I've been lured by damaged women, at least more damaged than I consider normal (whatever that means) and I can say that it has never ended well for me.
 
(A) I can't hold a job (I tried twice--the longest lasted 2 months over a holiday season--retail is definitely not for me) is among my problems.

(B)And I still don't have a driver's license at 22 years old.

(C) I'm pretty convinced that I won't find anyone and I'm not actively trying to rectify the situation either (I don't get out much--I'm not a people-person and get rundown very quickly).

A. I can't keep a job too long, longest has been 2 years...I usually get bored or pissed of at someone.

B. I didn't get mine until I was 21.

C. I have given up on finding a someone...I cannot have my heart broken one more time. I always put my trust in the wrong people.

You will be ok...just be you and focus on the things in life you love.
 
I dated one once and that turned out to be a big fiasco so I will never date one again.

How will you know?

They could be faking it, like when someone sells you a used a car that's really messed up.

Or that hooker who always wears a scarf and claims she's just tall and has big hands "for a girl". :shifty:
 
Me I seem to attract troubled girls, and me with my combination off big brother syndrome and desperation often take them in so to say, support them, am a friend to them and so on.
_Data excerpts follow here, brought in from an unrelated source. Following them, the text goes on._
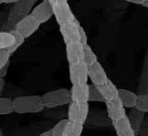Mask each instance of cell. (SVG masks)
I'll return each instance as SVG.
<instances>
[{
	"instance_id": "cell-2",
	"label": "cell",
	"mask_w": 148,
	"mask_h": 136,
	"mask_svg": "<svg viewBox=\"0 0 148 136\" xmlns=\"http://www.w3.org/2000/svg\"><path fill=\"white\" fill-rule=\"evenodd\" d=\"M36 2V1L35 0H27L19 1L14 4L7 16L6 28L9 30V31L14 30L15 25L20 20L31 13Z\"/></svg>"
},
{
	"instance_id": "cell-32",
	"label": "cell",
	"mask_w": 148,
	"mask_h": 136,
	"mask_svg": "<svg viewBox=\"0 0 148 136\" xmlns=\"http://www.w3.org/2000/svg\"><path fill=\"white\" fill-rule=\"evenodd\" d=\"M38 136H54V135H53L51 128V129H49L48 130V131H45V132L42 133L40 134Z\"/></svg>"
},
{
	"instance_id": "cell-3",
	"label": "cell",
	"mask_w": 148,
	"mask_h": 136,
	"mask_svg": "<svg viewBox=\"0 0 148 136\" xmlns=\"http://www.w3.org/2000/svg\"><path fill=\"white\" fill-rule=\"evenodd\" d=\"M41 98L45 108L49 109L69 105L72 102L70 90L66 88H60L46 92L42 95Z\"/></svg>"
},
{
	"instance_id": "cell-34",
	"label": "cell",
	"mask_w": 148,
	"mask_h": 136,
	"mask_svg": "<svg viewBox=\"0 0 148 136\" xmlns=\"http://www.w3.org/2000/svg\"><path fill=\"white\" fill-rule=\"evenodd\" d=\"M143 7H146V8H148V0H145V1L144 2V4H143Z\"/></svg>"
},
{
	"instance_id": "cell-36",
	"label": "cell",
	"mask_w": 148,
	"mask_h": 136,
	"mask_svg": "<svg viewBox=\"0 0 148 136\" xmlns=\"http://www.w3.org/2000/svg\"><path fill=\"white\" fill-rule=\"evenodd\" d=\"M3 4V2H2V1H1V0H0V4Z\"/></svg>"
},
{
	"instance_id": "cell-29",
	"label": "cell",
	"mask_w": 148,
	"mask_h": 136,
	"mask_svg": "<svg viewBox=\"0 0 148 136\" xmlns=\"http://www.w3.org/2000/svg\"><path fill=\"white\" fill-rule=\"evenodd\" d=\"M8 69H9V63L7 65H6L4 68L0 69V77L3 78V79H4V77H5L7 72H8Z\"/></svg>"
},
{
	"instance_id": "cell-20",
	"label": "cell",
	"mask_w": 148,
	"mask_h": 136,
	"mask_svg": "<svg viewBox=\"0 0 148 136\" xmlns=\"http://www.w3.org/2000/svg\"><path fill=\"white\" fill-rule=\"evenodd\" d=\"M14 112L13 99L9 97H0V116L7 115Z\"/></svg>"
},
{
	"instance_id": "cell-18",
	"label": "cell",
	"mask_w": 148,
	"mask_h": 136,
	"mask_svg": "<svg viewBox=\"0 0 148 136\" xmlns=\"http://www.w3.org/2000/svg\"><path fill=\"white\" fill-rule=\"evenodd\" d=\"M145 114L140 111L137 110L134 108V110L131 112L130 117H129L131 124L132 125L133 128H134L135 132H138L141 129L142 124H143V120H144Z\"/></svg>"
},
{
	"instance_id": "cell-37",
	"label": "cell",
	"mask_w": 148,
	"mask_h": 136,
	"mask_svg": "<svg viewBox=\"0 0 148 136\" xmlns=\"http://www.w3.org/2000/svg\"><path fill=\"white\" fill-rule=\"evenodd\" d=\"M20 1H27V0H20Z\"/></svg>"
},
{
	"instance_id": "cell-11",
	"label": "cell",
	"mask_w": 148,
	"mask_h": 136,
	"mask_svg": "<svg viewBox=\"0 0 148 136\" xmlns=\"http://www.w3.org/2000/svg\"><path fill=\"white\" fill-rule=\"evenodd\" d=\"M53 14L59 26L76 20L69 4L53 7Z\"/></svg>"
},
{
	"instance_id": "cell-8",
	"label": "cell",
	"mask_w": 148,
	"mask_h": 136,
	"mask_svg": "<svg viewBox=\"0 0 148 136\" xmlns=\"http://www.w3.org/2000/svg\"><path fill=\"white\" fill-rule=\"evenodd\" d=\"M31 14L38 20L40 24L47 22L54 16L53 7L49 0H43L40 4L36 5L32 10Z\"/></svg>"
},
{
	"instance_id": "cell-33",
	"label": "cell",
	"mask_w": 148,
	"mask_h": 136,
	"mask_svg": "<svg viewBox=\"0 0 148 136\" xmlns=\"http://www.w3.org/2000/svg\"><path fill=\"white\" fill-rule=\"evenodd\" d=\"M3 4H15L20 0H1Z\"/></svg>"
},
{
	"instance_id": "cell-35",
	"label": "cell",
	"mask_w": 148,
	"mask_h": 136,
	"mask_svg": "<svg viewBox=\"0 0 148 136\" xmlns=\"http://www.w3.org/2000/svg\"><path fill=\"white\" fill-rule=\"evenodd\" d=\"M0 136H4V133H3L2 130H1V128H0Z\"/></svg>"
},
{
	"instance_id": "cell-12",
	"label": "cell",
	"mask_w": 148,
	"mask_h": 136,
	"mask_svg": "<svg viewBox=\"0 0 148 136\" xmlns=\"http://www.w3.org/2000/svg\"><path fill=\"white\" fill-rule=\"evenodd\" d=\"M84 46L80 42L66 45V59L69 64L83 61Z\"/></svg>"
},
{
	"instance_id": "cell-16",
	"label": "cell",
	"mask_w": 148,
	"mask_h": 136,
	"mask_svg": "<svg viewBox=\"0 0 148 136\" xmlns=\"http://www.w3.org/2000/svg\"><path fill=\"white\" fill-rule=\"evenodd\" d=\"M97 86L106 102L118 97V88L110 79L103 84Z\"/></svg>"
},
{
	"instance_id": "cell-4",
	"label": "cell",
	"mask_w": 148,
	"mask_h": 136,
	"mask_svg": "<svg viewBox=\"0 0 148 136\" xmlns=\"http://www.w3.org/2000/svg\"><path fill=\"white\" fill-rule=\"evenodd\" d=\"M81 27L77 20L59 26V31L65 44L80 42Z\"/></svg>"
},
{
	"instance_id": "cell-31",
	"label": "cell",
	"mask_w": 148,
	"mask_h": 136,
	"mask_svg": "<svg viewBox=\"0 0 148 136\" xmlns=\"http://www.w3.org/2000/svg\"><path fill=\"white\" fill-rule=\"evenodd\" d=\"M4 86H5V82H4V80L3 78L0 77V97H1V94L3 93Z\"/></svg>"
},
{
	"instance_id": "cell-28",
	"label": "cell",
	"mask_w": 148,
	"mask_h": 136,
	"mask_svg": "<svg viewBox=\"0 0 148 136\" xmlns=\"http://www.w3.org/2000/svg\"><path fill=\"white\" fill-rule=\"evenodd\" d=\"M80 43H82L83 45L88 44V36H87L86 33H85V30L82 28V27H81L80 30Z\"/></svg>"
},
{
	"instance_id": "cell-9",
	"label": "cell",
	"mask_w": 148,
	"mask_h": 136,
	"mask_svg": "<svg viewBox=\"0 0 148 136\" xmlns=\"http://www.w3.org/2000/svg\"><path fill=\"white\" fill-rule=\"evenodd\" d=\"M107 109V115L112 122L116 121L127 115L126 108L123 106L118 97L105 102Z\"/></svg>"
},
{
	"instance_id": "cell-19",
	"label": "cell",
	"mask_w": 148,
	"mask_h": 136,
	"mask_svg": "<svg viewBox=\"0 0 148 136\" xmlns=\"http://www.w3.org/2000/svg\"><path fill=\"white\" fill-rule=\"evenodd\" d=\"M15 43V37L10 31L0 32V49H8Z\"/></svg>"
},
{
	"instance_id": "cell-25",
	"label": "cell",
	"mask_w": 148,
	"mask_h": 136,
	"mask_svg": "<svg viewBox=\"0 0 148 136\" xmlns=\"http://www.w3.org/2000/svg\"><path fill=\"white\" fill-rule=\"evenodd\" d=\"M68 121H69L68 119H63L54 125V127L52 128V131L54 136H63Z\"/></svg>"
},
{
	"instance_id": "cell-10",
	"label": "cell",
	"mask_w": 148,
	"mask_h": 136,
	"mask_svg": "<svg viewBox=\"0 0 148 136\" xmlns=\"http://www.w3.org/2000/svg\"><path fill=\"white\" fill-rule=\"evenodd\" d=\"M88 77L95 86H101L109 79L104 68L98 61L88 67Z\"/></svg>"
},
{
	"instance_id": "cell-21",
	"label": "cell",
	"mask_w": 148,
	"mask_h": 136,
	"mask_svg": "<svg viewBox=\"0 0 148 136\" xmlns=\"http://www.w3.org/2000/svg\"><path fill=\"white\" fill-rule=\"evenodd\" d=\"M83 61L88 67L98 61L96 54L94 53L92 48H91L88 44H86L84 46V56L83 61Z\"/></svg>"
},
{
	"instance_id": "cell-30",
	"label": "cell",
	"mask_w": 148,
	"mask_h": 136,
	"mask_svg": "<svg viewBox=\"0 0 148 136\" xmlns=\"http://www.w3.org/2000/svg\"><path fill=\"white\" fill-rule=\"evenodd\" d=\"M124 1L132 3V4H137V5H143L145 0H124Z\"/></svg>"
},
{
	"instance_id": "cell-14",
	"label": "cell",
	"mask_w": 148,
	"mask_h": 136,
	"mask_svg": "<svg viewBox=\"0 0 148 136\" xmlns=\"http://www.w3.org/2000/svg\"><path fill=\"white\" fill-rule=\"evenodd\" d=\"M112 124L117 136H135L136 132L127 115L112 122Z\"/></svg>"
},
{
	"instance_id": "cell-38",
	"label": "cell",
	"mask_w": 148,
	"mask_h": 136,
	"mask_svg": "<svg viewBox=\"0 0 148 136\" xmlns=\"http://www.w3.org/2000/svg\"><path fill=\"white\" fill-rule=\"evenodd\" d=\"M35 1H37V0H35Z\"/></svg>"
},
{
	"instance_id": "cell-15",
	"label": "cell",
	"mask_w": 148,
	"mask_h": 136,
	"mask_svg": "<svg viewBox=\"0 0 148 136\" xmlns=\"http://www.w3.org/2000/svg\"><path fill=\"white\" fill-rule=\"evenodd\" d=\"M118 97L124 107L134 109L137 105L138 95L129 89L120 88L118 89Z\"/></svg>"
},
{
	"instance_id": "cell-17",
	"label": "cell",
	"mask_w": 148,
	"mask_h": 136,
	"mask_svg": "<svg viewBox=\"0 0 148 136\" xmlns=\"http://www.w3.org/2000/svg\"><path fill=\"white\" fill-rule=\"evenodd\" d=\"M84 125L82 124L68 121L65 128L63 136H81L83 132Z\"/></svg>"
},
{
	"instance_id": "cell-5",
	"label": "cell",
	"mask_w": 148,
	"mask_h": 136,
	"mask_svg": "<svg viewBox=\"0 0 148 136\" xmlns=\"http://www.w3.org/2000/svg\"><path fill=\"white\" fill-rule=\"evenodd\" d=\"M89 114L88 103H78L71 102L67 112V119L71 122L84 125Z\"/></svg>"
},
{
	"instance_id": "cell-26",
	"label": "cell",
	"mask_w": 148,
	"mask_h": 136,
	"mask_svg": "<svg viewBox=\"0 0 148 136\" xmlns=\"http://www.w3.org/2000/svg\"><path fill=\"white\" fill-rule=\"evenodd\" d=\"M12 55L8 49H0V69L10 63V58Z\"/></svg>"
},
{
	"instance_id": "cell-23",
	"label": "cell",
	"mask_w": 148,
	"mask_h": 136,
	"mask_svg": "<svg viewBox=\"0 0 148 136\" xmlns=\"http://www.w3.org/2000/svg\"><path fill=\"white\" fill-rule=\"evenodd\" d=\"M134 109L144 114H148V95H138V99Z\"/></svg>"
},
{
	"instance_id": "cell-24",
	"label": "cell",
	"mask_w": 148,
	"mask_h": 136,
	"mask_svg": "<svg viewBox=\"0 0 148 136\" xmlns=\"http://www.w3.org/2000/svg\"><path fill=\"white\" fill-rule=\"evenodd\" d=\"M10 32H11V33L14 35V37H15V43H14V44L13 45L11 48H8V50L10 53V54L12 55L13 53H14V52L17 51V49L24 43L25 38L22 35H20L18 32L16 31L15 30H10Z\"/></svg>"
},
{
	"instance_id": "cell-13",
	"label": "cell",
	"mask_w": 148,
	"mask_h": 136,
	"mask_svg": "<svg viewBox=\"0 0 148 136\" xmlns=\"http://www.w3.org/2000/svg\"><path fill=\"white\" fill-rule=\"evenodd\" d=\"M72 102L78 103L89 102V84L72 85L70 89Z\"/></svg>"
},
{
	"instance_id": "cell-6",
	"label": "cell",
	"mask_w": 148,
	"mask_h": 136,
	"mask_svg": "<svg viewBox=\"0 0 148 136\" xmlns=\"http://www.w3.org/2000/svg\"><path fill=\"white\" fill-rule=\"evenodd\" d=\"M69 79L72 85L88 84V66L83 61L69 64Z\"/></svg>"
},
{
	"instance_id": "cell-7",
	"label": "cell",
	"mask_w": 148,
	"mask_h": 136,
	"mask_svg": "<svg viewBox=\"0 0 148 136\" xmlns=\"http://www.w3.org/2000/svg\"><path fill=\"white\" fill-rule=\"evenodd\" d=\"M40 24L38 20L30 13L16 24L14 30L26 39L33 35L38 30Z\"/></svg>"
},
{
	"instance_id": "cell-1",
	"label": "cell",
	"mask_w": 148,
	"mask_h": 136,
	"mask_svg": "<svg viewBox=\"0 0 148 136\" xmlns=\"http://www.w3.org/2000/svg\"><path fill=\"white\" fill-rule=\"evenodd\" d=\"M13 105L14 112L20 115L38 113L45 108L41 96L38 95L17 97L13 99Z\"/></svg>"
},
{
	"instance_id": "cell-22",
	"label": "cell",
	"mask_w": 148,
	"mask_h": 136,
	"mask_svg": "<svg viewBox=\"0 0 148 136\" xmlns=\"http://www.w3.org/2000/svg\"><path fill=\"white\" fill-rule=\"evenodd\" d=\"M89 102H106L98 86L94 84H89Z\"/></svg>"
},
{
	"instance_id": "cell-27",
	"label": "cell",
	"mask_w": 148,
	"mask_h": 136,
	"mask_svg": "<svg viewBox=\"0 0 148 136\" xmlns=\"http://www.w3.org/2000/svg\"><path fill=\"white\" fill-rule=\"evenodd\" d=\"M50 3L51 4L52 7H59V6L64 5V4H69L68 0H49Z\"/></svg>"
}]
</instances>
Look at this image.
Which always inevitable leads to me getting in to deep and getting hurt myself. So I'm trying to not get into that trap anymore.

It's not that I mind baggage, I certainly have quite a bit of it myself. It's just that at some point the baggage and the "damage" becomes too much. Especially if you get nothing back.

Last time this thing repeated itself we got so close to actually having something happen, but naturally that was the weekend she met a new guy. Which by the way is the not "the" guy anymore, but replaced with another guy. In this case I finally came to the realization that we were never a good idea as a couple in any case.

I just would to once, just once actually get involved in an actual decently functioning relationship. I know that relationships always takes a lot of work, but how hard is it supposed to be to find someone that likes you quite a bit for at least a while?
 
I don't even know what this thread is about. Damaged? What are you talking about, people or shipped goods? Either I like them or I don't. Do people usually roam psychiatrists' offices looking for a date?

(Well, I do that for Holdfast's, but I was just looking for fashion adivice, honest!)
 
Bringing gender into the question does bring up some valid points, but we have to start thinking in terms of how both (or all) genders are damaged by the oppression of female power and the enforcement of gender roles.
It sounds cliche, but it is quite rampant, and damaging: men who cannot cry; women who are forced through cultural/family pressure into roles that are contrary to their hearts.
We are all oppressed by gender inequality, and people who are psychologically stable are no less affected by it, in fact, it may be more insidious for them. Because a "damaged" person is at least in a state where transformation is possible.